Immunophenotypic alteration of the stromal component in minimal deviation adenocarcinoma (‘adenoma malignum’) and endocervical glandular hyperplasia: a study using oestrogen receptor and α-smooth muscle actin double immunostaining
Article first published online: 5 FEB 2005
Volume 46, Issue 2, pages 130–136, February 2005
How to Cite
Mikami, Y., Kiyokawa, T., Moriya, T. and Sasano, H. (2005), Immunophenotypic alteration of the stromal component in minimal deviation adenocarcinoma (‘adenoma malignum’) and endocervical glandular hyperplasia: a study using oestrogen receptor and α-smooth muscle actin double immunostaining. Histopathology, 46: 130–136. doi: 10.1111/j.1365-2559.2005.02057.x
- Issue published online: 5 FEB 2005
- Article first published online: 5 FEB 2005
- Date of submission 6 January 2004 Accepted for publication 29 March 2004
- α-smooth muscle actin;
- adenoma malignum;
- oestrogen receptor;
Aims : To define the phenotypic alteration of the stromal component in association with destructive invasion which is a crucial feature in distinguishing minimal deviation adenocarcinoma (MDA) from benign endocervical glandular lesions.
Methods and results : We studied endocervical glandular hyperplasias including non-specific-type (NEGH) (n = 3) and lobular-type (LEGH) (n = 8), and minimal deviation adenocarcinoma (MDA) (n = 11), well-differentiated endocervical adenocarcinoma of usual-type (WDA) (n = 11), and adenocarcinoma in situ (AIS) (n = 6) of the cervix, by double immunostaining for oestrogen receptor (ER) and α-smooth muscle actin (α-SMA) using peroxidase- and alkaline phosphatase-polymer methods, respectively. Glands in NEGH invariably showed nuclear staining for ER, with surrounding ER+/α-SMA– stromal cells, whereas LEGH also harboured ER+/α-SMA– spindle cells, but lacked nuclear staining for ER in constituent glands. In contrast, both WDA and MDA displayed accompanying stroma rich in α-SMA+ spindle cells in close vicinity to the infiltrating neoplastic glands, with only occasional weakly ER+ stromal cells. WDA tended to contain more α-SMA+ cells. The distribution of α-SMA+ cells was periglandular (6/11), patchy (6/11), and/or diffuse (4/11) in WDA, whereas in MDA it was periglandular (11/11) and/or patchy (8/11). AIS was surrounded by ER+/α-SMA− stromal cells. All cases of WDA, MDA, and AIS lacked nuclear staining for ER.
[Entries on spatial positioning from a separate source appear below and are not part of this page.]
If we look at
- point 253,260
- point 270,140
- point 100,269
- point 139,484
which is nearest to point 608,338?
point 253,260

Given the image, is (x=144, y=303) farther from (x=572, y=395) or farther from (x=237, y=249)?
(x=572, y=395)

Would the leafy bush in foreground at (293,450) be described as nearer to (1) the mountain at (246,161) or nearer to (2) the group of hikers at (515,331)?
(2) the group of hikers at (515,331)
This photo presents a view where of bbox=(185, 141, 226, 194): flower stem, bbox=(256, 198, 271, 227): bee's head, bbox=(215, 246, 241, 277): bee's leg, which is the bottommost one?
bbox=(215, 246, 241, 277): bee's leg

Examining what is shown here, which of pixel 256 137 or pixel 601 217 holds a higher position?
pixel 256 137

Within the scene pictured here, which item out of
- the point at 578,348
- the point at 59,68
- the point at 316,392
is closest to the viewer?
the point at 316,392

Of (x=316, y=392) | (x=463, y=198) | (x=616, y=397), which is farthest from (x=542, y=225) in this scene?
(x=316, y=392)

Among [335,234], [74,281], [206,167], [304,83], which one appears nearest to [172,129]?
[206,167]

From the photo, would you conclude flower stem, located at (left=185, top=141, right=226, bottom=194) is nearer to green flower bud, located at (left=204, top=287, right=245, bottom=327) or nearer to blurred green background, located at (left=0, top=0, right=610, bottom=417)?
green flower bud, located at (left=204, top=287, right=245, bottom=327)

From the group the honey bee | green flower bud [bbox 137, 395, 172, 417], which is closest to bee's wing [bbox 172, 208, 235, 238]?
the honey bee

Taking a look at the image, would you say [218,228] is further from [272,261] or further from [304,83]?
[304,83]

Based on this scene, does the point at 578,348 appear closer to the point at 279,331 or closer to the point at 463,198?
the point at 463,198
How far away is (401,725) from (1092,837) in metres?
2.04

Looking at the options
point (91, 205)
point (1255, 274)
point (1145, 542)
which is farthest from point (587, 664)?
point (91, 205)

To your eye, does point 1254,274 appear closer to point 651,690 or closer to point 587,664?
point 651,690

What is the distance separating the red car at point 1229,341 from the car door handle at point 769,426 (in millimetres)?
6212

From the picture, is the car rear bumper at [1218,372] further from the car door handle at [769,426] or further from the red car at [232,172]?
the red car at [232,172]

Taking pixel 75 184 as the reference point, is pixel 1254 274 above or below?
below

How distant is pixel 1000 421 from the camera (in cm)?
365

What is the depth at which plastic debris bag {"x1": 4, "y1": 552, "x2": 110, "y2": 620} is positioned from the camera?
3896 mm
Conclusions : Both MDA and WDA can be distinguished from LEGH and NEGH by identifying surrounding α-SMA+ stromal cells and the absence or decreased number of ER+ cells, possibly as a result of the desmoplastic reaction with myofibroblasts replacing pre-existing ER+ stromal cells. In particular, the periglandular distribution of these α-SMA+ stromal cells can be a clue suggesting destructive stromal invasion in cases of MDA, although occasional glands may lack these cells.